The U.S. government intends to reach its mercury reduction goals by creating an emissions market. Companies that lower their mercury pollution to meet interim limits can sell pollution credits to plants that clean up more slowly. These credits allow the slower acting plants not to meet the deadlines as long as enough others do. The concept is called cap and trade. Mr. Holmstead says that making pollution a tradable commodity, combined with penalties for non-compliance, gives power plants strong motivation to make early mercury reductions and invest in pollution control technologies.
"Cap and trade programs are specifically designed so that you don't have everybody trying to meet a certain date,” he said. “It is not as though the whole industry goes to 2010 and then drops off and then goes on until 2018 and drops off. The whole design of the program is to have the emission reductions start right away and to increase over time in this gradual line."

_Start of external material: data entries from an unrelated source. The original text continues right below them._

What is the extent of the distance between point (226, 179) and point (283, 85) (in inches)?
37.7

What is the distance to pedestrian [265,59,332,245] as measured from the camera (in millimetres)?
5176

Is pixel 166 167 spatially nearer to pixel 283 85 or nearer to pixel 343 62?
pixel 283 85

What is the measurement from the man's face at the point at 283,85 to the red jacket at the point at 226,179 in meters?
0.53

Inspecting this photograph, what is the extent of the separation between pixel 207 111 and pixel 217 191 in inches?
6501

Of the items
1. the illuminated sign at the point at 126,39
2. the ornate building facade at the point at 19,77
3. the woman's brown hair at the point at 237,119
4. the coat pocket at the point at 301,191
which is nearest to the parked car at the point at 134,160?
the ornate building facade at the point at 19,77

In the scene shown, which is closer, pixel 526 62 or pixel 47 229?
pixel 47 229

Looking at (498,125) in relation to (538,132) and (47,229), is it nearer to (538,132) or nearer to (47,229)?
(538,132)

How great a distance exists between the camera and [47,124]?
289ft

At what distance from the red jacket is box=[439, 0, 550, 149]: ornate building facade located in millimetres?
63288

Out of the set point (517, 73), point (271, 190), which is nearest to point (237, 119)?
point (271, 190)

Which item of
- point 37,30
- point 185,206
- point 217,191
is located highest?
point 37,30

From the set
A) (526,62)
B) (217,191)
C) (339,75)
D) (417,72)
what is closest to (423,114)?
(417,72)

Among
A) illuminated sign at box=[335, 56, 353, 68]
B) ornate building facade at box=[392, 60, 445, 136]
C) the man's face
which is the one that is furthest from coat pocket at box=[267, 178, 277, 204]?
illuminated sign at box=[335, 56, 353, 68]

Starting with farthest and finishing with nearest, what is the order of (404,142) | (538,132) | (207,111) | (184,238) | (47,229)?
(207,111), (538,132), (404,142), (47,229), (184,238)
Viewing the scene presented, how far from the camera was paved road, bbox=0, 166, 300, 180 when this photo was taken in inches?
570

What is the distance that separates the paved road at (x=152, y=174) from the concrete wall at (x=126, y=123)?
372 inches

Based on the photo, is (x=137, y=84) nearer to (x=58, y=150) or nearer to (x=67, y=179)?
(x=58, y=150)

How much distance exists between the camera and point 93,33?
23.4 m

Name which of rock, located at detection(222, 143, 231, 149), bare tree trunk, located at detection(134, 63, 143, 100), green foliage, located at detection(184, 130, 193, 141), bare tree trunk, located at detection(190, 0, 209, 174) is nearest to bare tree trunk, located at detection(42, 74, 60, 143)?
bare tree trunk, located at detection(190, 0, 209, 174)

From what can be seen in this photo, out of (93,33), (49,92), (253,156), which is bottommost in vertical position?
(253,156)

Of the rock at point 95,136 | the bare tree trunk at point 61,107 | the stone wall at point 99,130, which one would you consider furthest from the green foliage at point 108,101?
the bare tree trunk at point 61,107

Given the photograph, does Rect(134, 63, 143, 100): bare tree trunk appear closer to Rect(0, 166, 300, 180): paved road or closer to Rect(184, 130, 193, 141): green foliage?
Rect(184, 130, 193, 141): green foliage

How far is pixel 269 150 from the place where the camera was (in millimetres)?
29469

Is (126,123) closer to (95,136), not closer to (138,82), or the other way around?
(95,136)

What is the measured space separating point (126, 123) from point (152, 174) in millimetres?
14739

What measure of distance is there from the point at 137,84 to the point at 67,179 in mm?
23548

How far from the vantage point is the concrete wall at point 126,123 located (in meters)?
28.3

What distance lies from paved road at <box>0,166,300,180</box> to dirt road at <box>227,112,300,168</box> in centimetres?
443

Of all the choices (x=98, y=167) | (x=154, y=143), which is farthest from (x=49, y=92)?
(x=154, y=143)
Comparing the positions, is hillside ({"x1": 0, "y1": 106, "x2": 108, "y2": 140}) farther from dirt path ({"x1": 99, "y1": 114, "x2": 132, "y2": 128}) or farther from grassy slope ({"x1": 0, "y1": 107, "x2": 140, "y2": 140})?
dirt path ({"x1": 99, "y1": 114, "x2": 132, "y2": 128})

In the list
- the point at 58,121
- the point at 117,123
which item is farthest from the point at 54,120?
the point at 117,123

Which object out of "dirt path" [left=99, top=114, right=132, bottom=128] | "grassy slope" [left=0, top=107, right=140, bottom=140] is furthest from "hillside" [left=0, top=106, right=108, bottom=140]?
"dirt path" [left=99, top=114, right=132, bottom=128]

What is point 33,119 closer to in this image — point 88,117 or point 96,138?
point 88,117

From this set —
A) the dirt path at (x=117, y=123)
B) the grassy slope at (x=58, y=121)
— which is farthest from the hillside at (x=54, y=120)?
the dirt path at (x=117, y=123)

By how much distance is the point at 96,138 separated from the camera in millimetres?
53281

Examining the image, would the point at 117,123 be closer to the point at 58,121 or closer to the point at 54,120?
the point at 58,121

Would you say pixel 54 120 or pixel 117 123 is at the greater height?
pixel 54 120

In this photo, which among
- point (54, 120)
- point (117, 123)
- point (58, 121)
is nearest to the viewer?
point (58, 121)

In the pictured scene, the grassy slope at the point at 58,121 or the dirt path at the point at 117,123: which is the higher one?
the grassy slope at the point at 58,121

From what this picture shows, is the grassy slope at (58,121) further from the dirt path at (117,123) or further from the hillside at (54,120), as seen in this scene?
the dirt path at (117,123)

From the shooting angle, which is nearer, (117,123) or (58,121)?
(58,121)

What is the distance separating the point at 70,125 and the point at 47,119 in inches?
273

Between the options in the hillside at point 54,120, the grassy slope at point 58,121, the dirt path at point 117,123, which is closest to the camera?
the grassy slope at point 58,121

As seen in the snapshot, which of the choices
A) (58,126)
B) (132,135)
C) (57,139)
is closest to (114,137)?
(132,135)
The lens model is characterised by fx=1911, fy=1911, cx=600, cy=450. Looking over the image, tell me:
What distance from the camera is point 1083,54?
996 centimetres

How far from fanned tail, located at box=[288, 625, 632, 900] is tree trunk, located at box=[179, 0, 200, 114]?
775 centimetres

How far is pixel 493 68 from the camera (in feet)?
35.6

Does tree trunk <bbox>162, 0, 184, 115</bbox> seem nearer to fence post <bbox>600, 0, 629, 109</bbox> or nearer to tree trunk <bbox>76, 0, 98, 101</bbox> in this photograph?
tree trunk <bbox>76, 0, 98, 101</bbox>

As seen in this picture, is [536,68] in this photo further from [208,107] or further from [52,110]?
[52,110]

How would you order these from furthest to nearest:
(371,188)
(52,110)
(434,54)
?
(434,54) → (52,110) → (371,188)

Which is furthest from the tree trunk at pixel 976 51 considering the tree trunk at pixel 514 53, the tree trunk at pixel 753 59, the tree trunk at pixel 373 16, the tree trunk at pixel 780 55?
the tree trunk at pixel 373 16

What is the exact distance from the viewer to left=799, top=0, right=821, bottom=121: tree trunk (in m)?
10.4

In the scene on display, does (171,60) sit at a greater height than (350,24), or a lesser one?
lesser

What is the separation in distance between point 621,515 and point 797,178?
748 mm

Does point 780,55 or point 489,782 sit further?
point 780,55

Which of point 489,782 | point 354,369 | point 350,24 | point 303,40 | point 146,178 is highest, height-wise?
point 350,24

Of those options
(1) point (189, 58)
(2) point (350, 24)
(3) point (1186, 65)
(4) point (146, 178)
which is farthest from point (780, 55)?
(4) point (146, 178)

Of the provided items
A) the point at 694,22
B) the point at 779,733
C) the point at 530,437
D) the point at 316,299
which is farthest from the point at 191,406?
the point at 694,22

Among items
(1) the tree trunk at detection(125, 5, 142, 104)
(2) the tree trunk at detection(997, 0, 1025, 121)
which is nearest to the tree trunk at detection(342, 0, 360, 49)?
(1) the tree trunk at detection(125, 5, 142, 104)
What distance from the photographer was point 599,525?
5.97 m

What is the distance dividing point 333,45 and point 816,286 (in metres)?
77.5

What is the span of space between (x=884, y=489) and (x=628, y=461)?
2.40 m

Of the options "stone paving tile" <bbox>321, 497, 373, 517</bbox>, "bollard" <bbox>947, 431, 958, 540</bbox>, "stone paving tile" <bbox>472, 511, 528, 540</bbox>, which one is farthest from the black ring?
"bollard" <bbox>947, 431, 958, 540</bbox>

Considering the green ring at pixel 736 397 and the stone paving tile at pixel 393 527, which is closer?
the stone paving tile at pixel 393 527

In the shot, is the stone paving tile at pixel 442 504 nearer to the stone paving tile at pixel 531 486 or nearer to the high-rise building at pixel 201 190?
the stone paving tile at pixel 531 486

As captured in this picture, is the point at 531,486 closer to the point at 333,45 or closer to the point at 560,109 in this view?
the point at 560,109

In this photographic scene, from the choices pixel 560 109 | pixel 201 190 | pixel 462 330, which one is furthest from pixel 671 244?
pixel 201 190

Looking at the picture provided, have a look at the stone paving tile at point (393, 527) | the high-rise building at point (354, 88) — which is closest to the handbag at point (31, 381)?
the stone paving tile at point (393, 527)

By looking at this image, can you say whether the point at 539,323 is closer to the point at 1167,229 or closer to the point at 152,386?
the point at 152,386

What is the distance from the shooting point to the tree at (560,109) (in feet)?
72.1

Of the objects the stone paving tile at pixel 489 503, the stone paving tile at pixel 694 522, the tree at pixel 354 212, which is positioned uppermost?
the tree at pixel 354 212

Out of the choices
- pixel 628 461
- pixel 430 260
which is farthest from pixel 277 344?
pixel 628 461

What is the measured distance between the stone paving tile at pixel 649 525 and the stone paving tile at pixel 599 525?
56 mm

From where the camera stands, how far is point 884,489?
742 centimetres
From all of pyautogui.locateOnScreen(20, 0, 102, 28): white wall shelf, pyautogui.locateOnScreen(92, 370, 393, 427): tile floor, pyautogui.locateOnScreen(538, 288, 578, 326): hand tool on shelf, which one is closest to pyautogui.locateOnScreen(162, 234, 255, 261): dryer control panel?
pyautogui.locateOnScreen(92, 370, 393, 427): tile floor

But environmental groups call the plan a gift to the power industry. The Natural Resources Defense Council says the rule uses the label of pollution trading as cover to allow power plants to spew excessive amounts of mercury for many more years. One of the council's lawyers is Jon Devine.
"Let's be clear. This cap and trade scheme, because power plants can buy pollution credits rather than clean up, will not reduce mercury pollution by 70 percent in 2018 as is often reported," said Mr. Devine.
Opponents also say the new procedure unfairly allows some areas of the United States to suffer higher mercury pollution than others rather than applying equal standards throughout the country. In addition, they argue that it fails to meet guidelines established in existing clean air legislation. Jon Devine says the present law, if enforced, would lead to a 90 percent reduction in power plant mercury emissions by 2008.
"The current law requires sources of hazardous pollutants like mercury to install the maximum achievable controls and to do so within a very short time frame, three years,” he added. “What the cap and trade scheme does is to give power plants an extended time frame to do much less than what is maximally achievable."
But supporters of the mercury trading plan say it is the cheapest way to reduce the pollutant. The U.S. Environmental Protection Agency argues that keeping the cost of the process down ensures the continued flow of affordable electricity and protects the use of coal, an abundant source of fuel.